その塔は、もしかしたら、かつて人々が傲慢にも天に届こうとしたバベルの塔のように、神々への挑戦の象徴であったのかもしれない。あるいは、人間が積み上げてきた文明の粋でありながら、その内部に破滅の種を抱え込んでいた、矛盾の塊のような存在なのか。
しかし、この物語において「破滅を表す塔」が真に意味することは、単なる物理的な崩壊ではないだろう。タロットカードの「塔」が示すように、それは築き上げてきた価値観、信じてきた世界の秩序、あるいは安息の場所が、突如として崩れ去ることを暗示している。それは、予期せぬ雷光のように、すべてを打ち砕き、真実を露わにする。
そして、その塔が「破滅を表す」のであれば、その崩壊は避けられない運命として、既に定められているのかもしれない。ナハターン族が辿った結末のように、抗うことのできない必然として。
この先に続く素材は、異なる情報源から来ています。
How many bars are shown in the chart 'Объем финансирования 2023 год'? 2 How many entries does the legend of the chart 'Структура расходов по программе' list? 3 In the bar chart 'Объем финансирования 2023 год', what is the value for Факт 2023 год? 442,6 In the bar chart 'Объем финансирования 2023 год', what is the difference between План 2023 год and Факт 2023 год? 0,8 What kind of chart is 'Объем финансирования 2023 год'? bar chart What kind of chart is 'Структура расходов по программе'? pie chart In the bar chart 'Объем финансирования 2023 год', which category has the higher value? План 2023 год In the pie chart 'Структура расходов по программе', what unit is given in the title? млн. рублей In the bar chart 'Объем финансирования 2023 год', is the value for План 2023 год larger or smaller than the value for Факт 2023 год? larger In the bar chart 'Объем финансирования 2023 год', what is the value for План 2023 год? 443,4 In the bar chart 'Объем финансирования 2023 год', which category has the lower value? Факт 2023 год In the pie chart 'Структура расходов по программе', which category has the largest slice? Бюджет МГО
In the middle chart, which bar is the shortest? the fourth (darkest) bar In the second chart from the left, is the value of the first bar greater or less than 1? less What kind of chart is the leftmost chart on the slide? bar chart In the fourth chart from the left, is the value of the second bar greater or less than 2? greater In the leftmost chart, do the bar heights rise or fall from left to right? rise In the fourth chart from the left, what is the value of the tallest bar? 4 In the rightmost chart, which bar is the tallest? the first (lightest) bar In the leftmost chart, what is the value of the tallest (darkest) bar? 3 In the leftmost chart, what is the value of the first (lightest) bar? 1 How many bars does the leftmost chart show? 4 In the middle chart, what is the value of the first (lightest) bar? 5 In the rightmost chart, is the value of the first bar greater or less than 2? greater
しかし、もしその塔が崩壊することで、新たな世界が生まれるのだとしたら?すべてが闇に終わるという予言は、一度すべてが破壊され、そこから新たな「何か」が芽生える可能性を秘めている、と解釈することもできる。破滅は再生の始まりであり、塔の崩壊は、古い世界の終わりと新しい世界の到来を告げる合図なのかもしれない。
全世界を旅する者は、その塔の存在を知り、その崩壊の兆しを肌で感じているのだろう。彼が語る「闇に終わる」という言葉は、単なる絶望ではなく、来るべき変革への、あるいは避けられない真実への、静かな覚悟の表明なのかもしれない。
その塔は、過去の過ちを象徴する碑なのか。未来を警告する道標なのか。それとも、この物語の真のクライマックスを導く、最後の舞台装置なのか。
「破滅を表す塔」…その存在こそが、この物語の真の「闇」であり、同時に、かすかな「光」を灯す鍵となるのかもしれない。